Im vergangenen Jahr war es „Don Carlos“, der zur Verwirrung in der Deutschprüfung und für öffentliche Diskussionen sorgte. Doch im Schatten einer falschen Funktionsgleichung und von „Don Carlos“ gab es regelmäßig kleine Fehler in den Prüfungsunterlagen. Eltern und Schüler müssen doch geradezu in Panik geraten, wenn in der „Hessenschau“ der Leiter der Wöhlerschule aus Frankfurt freimütig bekennt, es gebe eigentlich insbesondere in den naturwissenschaftlichen Fächern jedes Jahr Fehler, die die Schulen zu Reaktionen am Prüfungstag zwingen.
Frau Kultusministerin, Sie müssen sich entscheiden, ob Sie in der Tradition der hessischen Bildungspolitik des vergangenen Jahrzehnts Versäumnisse, Irrwege und Fehler unter den Teppich kehren und schönreden wollen oder ob Sie tatsächlich den bildungspolitischen Murks beseitigen wollen, den insbesondere Kultusministerin Wolff den Schulen in diesem Land hinterlassen hat.
Ich will dabei auf ein Bild rekurrieren, das Sie schon zu Beginn der Vorstellung der Koalitionsergebnisse benutzt haben, Frau Kultusministerin.Wenn Sie weiter versuchen, mit dem alten, abgelaufenen schwarzen Schuh voranzukommen, dann werden Sie immer öfter ins Stolpern geraten.
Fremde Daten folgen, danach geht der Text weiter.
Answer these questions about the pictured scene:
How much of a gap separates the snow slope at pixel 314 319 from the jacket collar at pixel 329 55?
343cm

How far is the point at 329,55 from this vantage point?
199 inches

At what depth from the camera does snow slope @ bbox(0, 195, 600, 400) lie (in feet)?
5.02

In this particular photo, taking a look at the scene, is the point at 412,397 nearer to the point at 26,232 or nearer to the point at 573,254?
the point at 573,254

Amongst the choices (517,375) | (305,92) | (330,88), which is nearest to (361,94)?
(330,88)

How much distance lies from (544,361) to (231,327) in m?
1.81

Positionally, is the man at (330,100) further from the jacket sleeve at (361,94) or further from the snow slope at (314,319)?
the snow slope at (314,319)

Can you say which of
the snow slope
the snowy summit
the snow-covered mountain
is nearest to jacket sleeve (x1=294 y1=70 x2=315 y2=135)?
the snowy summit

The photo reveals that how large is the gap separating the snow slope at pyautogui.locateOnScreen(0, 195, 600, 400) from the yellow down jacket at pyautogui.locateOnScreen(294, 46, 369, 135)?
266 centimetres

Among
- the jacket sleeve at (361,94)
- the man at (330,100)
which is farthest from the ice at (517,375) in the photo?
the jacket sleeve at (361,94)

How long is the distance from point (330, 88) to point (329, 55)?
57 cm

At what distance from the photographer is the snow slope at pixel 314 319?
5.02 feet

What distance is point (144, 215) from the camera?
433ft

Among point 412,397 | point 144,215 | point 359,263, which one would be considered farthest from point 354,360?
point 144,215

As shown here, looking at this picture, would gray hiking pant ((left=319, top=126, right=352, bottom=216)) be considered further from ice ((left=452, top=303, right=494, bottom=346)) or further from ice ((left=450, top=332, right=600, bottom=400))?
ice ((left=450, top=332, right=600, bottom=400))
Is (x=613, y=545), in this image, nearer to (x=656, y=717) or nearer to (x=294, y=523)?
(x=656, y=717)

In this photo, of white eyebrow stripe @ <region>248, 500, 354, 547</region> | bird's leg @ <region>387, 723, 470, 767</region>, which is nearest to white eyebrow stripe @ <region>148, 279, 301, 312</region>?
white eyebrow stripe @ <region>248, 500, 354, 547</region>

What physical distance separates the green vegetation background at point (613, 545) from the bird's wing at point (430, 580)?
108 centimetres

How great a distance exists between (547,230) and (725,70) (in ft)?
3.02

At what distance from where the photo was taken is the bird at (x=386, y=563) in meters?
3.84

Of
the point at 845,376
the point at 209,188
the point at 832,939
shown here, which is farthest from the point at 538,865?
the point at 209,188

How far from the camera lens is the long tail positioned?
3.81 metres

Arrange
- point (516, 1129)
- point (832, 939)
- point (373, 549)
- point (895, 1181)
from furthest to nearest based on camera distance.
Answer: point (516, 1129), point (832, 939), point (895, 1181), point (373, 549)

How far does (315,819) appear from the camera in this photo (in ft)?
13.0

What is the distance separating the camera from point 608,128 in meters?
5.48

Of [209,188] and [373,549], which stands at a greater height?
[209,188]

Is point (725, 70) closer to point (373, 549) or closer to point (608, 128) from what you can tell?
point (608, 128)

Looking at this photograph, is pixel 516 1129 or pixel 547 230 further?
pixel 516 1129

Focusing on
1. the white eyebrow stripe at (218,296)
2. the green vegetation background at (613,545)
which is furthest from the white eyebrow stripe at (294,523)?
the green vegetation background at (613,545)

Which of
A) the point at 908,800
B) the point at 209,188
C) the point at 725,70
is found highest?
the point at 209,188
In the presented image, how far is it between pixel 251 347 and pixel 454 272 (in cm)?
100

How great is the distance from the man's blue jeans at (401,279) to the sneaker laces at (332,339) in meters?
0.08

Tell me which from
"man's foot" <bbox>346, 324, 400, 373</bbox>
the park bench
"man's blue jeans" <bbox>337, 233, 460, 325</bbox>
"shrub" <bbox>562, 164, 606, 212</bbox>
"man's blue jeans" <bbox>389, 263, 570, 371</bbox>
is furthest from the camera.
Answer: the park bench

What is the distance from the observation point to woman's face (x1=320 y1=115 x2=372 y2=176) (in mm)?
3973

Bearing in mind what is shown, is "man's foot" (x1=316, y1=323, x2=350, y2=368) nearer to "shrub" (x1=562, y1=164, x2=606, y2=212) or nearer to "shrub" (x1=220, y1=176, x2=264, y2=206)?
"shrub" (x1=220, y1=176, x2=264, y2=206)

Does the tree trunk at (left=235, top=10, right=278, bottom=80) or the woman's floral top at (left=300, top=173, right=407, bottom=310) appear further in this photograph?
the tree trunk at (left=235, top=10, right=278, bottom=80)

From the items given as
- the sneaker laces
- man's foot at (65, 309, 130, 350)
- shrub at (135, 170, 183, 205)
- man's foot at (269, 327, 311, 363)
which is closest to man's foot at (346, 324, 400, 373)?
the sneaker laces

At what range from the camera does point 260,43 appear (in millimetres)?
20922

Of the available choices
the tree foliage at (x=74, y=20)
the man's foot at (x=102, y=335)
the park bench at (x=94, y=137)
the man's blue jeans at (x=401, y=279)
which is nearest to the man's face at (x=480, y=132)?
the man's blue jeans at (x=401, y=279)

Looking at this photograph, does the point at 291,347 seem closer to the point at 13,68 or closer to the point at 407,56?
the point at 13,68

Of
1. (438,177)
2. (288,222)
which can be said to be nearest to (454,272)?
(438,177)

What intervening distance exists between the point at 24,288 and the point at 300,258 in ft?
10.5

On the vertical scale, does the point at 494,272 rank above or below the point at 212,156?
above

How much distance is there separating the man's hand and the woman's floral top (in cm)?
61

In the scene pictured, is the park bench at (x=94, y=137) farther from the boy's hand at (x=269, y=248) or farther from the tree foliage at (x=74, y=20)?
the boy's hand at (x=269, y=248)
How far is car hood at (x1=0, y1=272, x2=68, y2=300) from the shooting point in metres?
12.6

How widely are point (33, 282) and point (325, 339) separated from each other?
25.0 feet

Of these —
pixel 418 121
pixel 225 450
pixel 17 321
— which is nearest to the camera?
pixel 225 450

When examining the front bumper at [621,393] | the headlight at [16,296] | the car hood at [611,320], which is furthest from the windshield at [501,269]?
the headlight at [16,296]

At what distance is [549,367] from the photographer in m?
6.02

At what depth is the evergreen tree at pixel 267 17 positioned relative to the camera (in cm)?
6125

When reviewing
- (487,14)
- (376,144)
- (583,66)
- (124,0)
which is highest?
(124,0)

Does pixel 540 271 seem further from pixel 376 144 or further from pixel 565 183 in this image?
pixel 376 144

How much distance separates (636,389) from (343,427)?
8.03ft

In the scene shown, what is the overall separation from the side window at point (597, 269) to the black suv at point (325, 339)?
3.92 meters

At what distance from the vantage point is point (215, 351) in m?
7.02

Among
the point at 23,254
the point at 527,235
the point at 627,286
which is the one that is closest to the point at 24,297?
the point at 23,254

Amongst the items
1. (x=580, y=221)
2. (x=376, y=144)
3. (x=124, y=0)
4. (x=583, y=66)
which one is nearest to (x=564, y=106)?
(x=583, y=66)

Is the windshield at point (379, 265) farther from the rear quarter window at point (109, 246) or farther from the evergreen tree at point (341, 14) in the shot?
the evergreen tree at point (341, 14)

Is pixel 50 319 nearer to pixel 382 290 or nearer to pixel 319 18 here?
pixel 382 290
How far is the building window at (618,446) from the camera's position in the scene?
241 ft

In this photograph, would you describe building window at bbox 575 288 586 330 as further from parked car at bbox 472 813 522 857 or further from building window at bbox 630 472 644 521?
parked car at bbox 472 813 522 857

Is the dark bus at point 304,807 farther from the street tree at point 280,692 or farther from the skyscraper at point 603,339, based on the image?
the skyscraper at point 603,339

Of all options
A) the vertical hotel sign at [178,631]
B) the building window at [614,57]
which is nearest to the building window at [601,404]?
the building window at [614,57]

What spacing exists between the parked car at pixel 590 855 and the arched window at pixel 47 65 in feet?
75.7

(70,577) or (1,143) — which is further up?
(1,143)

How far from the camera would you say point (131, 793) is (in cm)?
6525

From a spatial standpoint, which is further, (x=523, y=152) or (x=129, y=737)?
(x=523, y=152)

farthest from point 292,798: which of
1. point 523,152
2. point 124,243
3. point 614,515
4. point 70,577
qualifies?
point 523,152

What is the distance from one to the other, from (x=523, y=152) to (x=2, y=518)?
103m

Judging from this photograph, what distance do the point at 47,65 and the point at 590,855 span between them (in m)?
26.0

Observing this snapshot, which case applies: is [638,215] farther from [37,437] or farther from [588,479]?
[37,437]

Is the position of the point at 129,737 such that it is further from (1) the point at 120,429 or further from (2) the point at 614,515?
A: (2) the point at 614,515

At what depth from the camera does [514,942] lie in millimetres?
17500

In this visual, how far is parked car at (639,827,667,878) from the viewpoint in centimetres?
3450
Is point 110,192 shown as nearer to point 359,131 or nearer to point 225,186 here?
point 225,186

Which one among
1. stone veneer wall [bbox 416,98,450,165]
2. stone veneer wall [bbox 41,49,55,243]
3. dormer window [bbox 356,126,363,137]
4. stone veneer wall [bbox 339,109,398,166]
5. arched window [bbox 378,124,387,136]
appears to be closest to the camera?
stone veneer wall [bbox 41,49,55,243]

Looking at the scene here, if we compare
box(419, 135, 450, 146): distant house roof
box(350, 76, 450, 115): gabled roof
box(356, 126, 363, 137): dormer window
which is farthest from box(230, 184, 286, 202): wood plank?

Ein paar gelbe Schnürsenkel als Verzierung zur optischen Aufwertung genügen eben nicht. Ich kann Ihnen nur dringend raten:Wenn Sie ein paar neue Schuhe besitzen, dann packen Sie sie endlich aus, und beginnen Sie auch damit zu laufen, damit das im Kultusministerium, was hier an Pleiten, Pech und Pannen passiert, endgültig der Vergangenheit angehört.
Sie laufen sonst Gefahr, erfolglose Anwältin einer Schulpolitik zu werden, die in ihrem Regulierungs- und Zentralisierungswahn Tür und Tor für Vorkommnisse öffnet, wie wir sie bei dem diesjährigen Zentralabitur erlebt haben.